John Coates offers an olive branch, with a sting in the tail
AOC president John Coates has offered the Australian Sports Commission chair John Wylie an olive branch.
In the latest twist in the increasingly bitter battle between Australia’s sporting overlords, Australian Olympic Committee president John Coates has offered Australian Sports Commission chair John Wylie an olive branch. Albeit with a sting in the tail.
In a letter sent to Wylie yesterday — and copied to Sports Minister Greg Hunt — Coates offered a “draft framework for a partnership agreement between our two organisations”.
But an Olympic insider yesterday made it clear that the letter should not be considered a backdown and that while Coates is keen to co-operate with the Sports Commission and the Institute of Sport, neither Wylie nor AIS boss Matt Favier would have a say in the AOC’s Olympics planning.
The letter comes just over a week after the two clashed at the hugely successful Nitro athletics series in Melbourne, with Coates refusing to shake Wylie’s hand. The AOC president then proceeded to let Wylie have it with both barrels over his belief the ASC chair and Favier had been undermining him ahead of the AOC’s AGM in May, where Coates faces re-election.
Coates followed that earlier this week by sending an email to Favier — who had been part of the AOC’s planning team for the Rio Games as a deputy chef de mission — informing him his services would no longer be required for the Tokyo 2020 team.
The Australian understands yesterday’s letter, which outlines close to 15 areas of “potential co-operation”, had nothing to do with the Nitro blow-up but was Coates’s response to a letter he had received from Wylie during the fallout over Australia’s poor Rio Olympic performance under its new funding model, Winning Edge. Australia fell to 10th on the overall medal tally in Rio.
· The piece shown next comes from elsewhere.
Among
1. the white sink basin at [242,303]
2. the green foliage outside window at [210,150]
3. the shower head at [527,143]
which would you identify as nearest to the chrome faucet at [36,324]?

Wylie had proposed that they “reset the working relationships ... for the common good of Olympic sport in this country”. But he went on to suggest the Sports Commission should have a role in deciding the Australian Olympic team’s chef de mission.
That sparked another public rebuke from Coates, who accused Wylie of trying to compromise the independence of his organisation — which he has fiercely defended since the government intervention in favour of boycotting the 1980 Moscow Olympics.
Wylie believes that as the Sports Commission directs the money into Olympic athlete funding, it should have a say in some capacity during Games time.
Given he removed Favier from the Games’ brains trust, the most surprising suggestion in Coates’s letter is that the two organisations again join forces for Tokyo 2020.
“While the AOC has exclusive authority for the representation and participation for Australia at the Olympic Games (Olympic Charter Rule 27.3) for Tokyo 2020 we would like to again work with the AIS … in our planning and preparations,” it reads.
However, as a pointer to the sorry state of the relationship between the men in charge, an AOC insider said “that invitation does not extend to either Wylie or Favier to be part of the 2020 Olympic team”.
Instead, The Australian understands the AOC would like to continue to work with the AIS staff who were part of the Rio Games team, particularly the head of the medical staff David Hughes.
Yesterday, the Sports Commission said it would give the correspondence the “appropriate consideration”.
“The ASC would welcome a more constructive working relationship between the two organisations, as we have previously indicated,” a Sports Commission spokesman said.
Coates’s letter finishes by saying the AOC will “continue to support the ASC in its efforts to establish an online national lottery for sport and in seeking increased government appropriations for sport”.
“We are open to any other areas for co-operation which you identify for which the AOC does not have exclusive authority under the Olympic charter and which do not involve the AOC funding ASC programs.”